Entre son premier film Piranhas, et son son troisième, son grand succès « les Gremlins », Joe Dante réalise en 1981 « Hurlements ». Comme toujours dans les films de Dante, on sent l’influence du passé et l’hommage au cinéma de genre mais avec un vent de nouveauté. Ici, Joe Dante rend hommage aux films de monstres et plus particulièrement aux films de loup-garou mais en modernisant le concept. Le premier tiers du film a d’ailleurs tout du slasher movie avec un tueur en série dont rien n’indique quelconque lien avec un lycanthrope. C’est lorsque la journaliste se retrouve dans « la colonie » dans le cadre d’une thérapie que le film vire au film de loup-garou.

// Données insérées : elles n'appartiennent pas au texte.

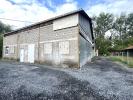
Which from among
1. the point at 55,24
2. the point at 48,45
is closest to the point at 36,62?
the point at 48,45

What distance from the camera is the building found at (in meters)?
10.5

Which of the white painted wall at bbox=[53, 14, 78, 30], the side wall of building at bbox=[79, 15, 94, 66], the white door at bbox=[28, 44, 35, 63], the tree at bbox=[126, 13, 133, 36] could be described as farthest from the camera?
→ the tree at bbox=[126, 13, 133, 36]

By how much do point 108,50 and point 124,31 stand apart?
14.9 m

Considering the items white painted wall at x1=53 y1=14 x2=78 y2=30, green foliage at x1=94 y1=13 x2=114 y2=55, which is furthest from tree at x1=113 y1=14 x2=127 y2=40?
white painted wall at x1=53 y1=14 x2=78 y2=30

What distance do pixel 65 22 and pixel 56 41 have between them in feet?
6.92

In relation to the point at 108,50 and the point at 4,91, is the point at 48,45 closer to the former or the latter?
the point at 4,91

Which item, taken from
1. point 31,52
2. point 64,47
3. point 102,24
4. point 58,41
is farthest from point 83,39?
point 102,24

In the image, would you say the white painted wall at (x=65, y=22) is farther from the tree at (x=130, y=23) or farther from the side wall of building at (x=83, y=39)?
the tree at (x=130, y=23)

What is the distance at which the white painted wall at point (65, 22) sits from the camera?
34.9ft

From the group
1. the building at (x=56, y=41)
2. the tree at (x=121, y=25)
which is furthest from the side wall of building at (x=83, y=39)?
the tree at (x=121, y=25)

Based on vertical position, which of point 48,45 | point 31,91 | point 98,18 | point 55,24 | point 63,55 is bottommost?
point 31,91

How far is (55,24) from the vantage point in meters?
12.0

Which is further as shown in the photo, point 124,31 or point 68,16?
point 124,31

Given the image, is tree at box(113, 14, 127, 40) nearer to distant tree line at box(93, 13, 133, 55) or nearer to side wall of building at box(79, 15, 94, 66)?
distant tree line at box(93, 13, 133, 55)
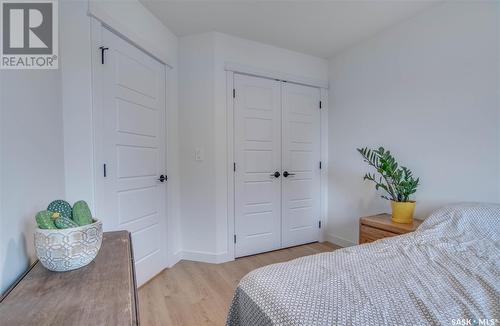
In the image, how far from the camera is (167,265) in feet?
8.39

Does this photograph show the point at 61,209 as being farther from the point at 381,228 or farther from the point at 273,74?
the point at 273,74

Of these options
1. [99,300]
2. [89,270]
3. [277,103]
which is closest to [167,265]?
[89,270]

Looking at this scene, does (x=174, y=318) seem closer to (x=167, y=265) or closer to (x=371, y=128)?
(x=167, y=265)

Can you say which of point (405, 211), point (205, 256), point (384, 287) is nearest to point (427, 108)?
point (405, 211)

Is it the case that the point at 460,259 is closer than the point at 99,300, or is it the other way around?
the point at 99,300

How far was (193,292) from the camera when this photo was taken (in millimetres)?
2104

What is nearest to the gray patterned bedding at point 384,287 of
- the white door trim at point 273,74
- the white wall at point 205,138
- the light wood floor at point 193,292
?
the light wood floor at point 193,292

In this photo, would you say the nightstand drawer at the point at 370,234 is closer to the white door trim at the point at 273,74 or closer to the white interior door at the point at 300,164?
the white interior door at the point at 300,164

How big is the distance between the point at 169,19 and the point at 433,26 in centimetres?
244

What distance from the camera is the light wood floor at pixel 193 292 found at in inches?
69.9

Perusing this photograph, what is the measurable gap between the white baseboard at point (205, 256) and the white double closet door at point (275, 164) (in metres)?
0.18

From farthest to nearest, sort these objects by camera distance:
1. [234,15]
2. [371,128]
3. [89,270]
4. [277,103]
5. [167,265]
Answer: [277,103]
[371,128]
[167,265]
[234,15]
[89,270]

Magnifiquement mis en scène, Hurlements est d’une réelle efficacité et remplit largement son contrat de faire frissonner. La musique de Pino Donaggio et les magnifiques maquillages de Rick Baker et Rob Bottin y sont évidemment pour beaucoup et ces derniers soutiennent largement la comparaison avec les effets numériques d’aujourd’hui. On retrouve l’aspect satirique des films de Dante lors d’une scène finale d’anthologie au journal télévisé! L’un des grands films de monstres!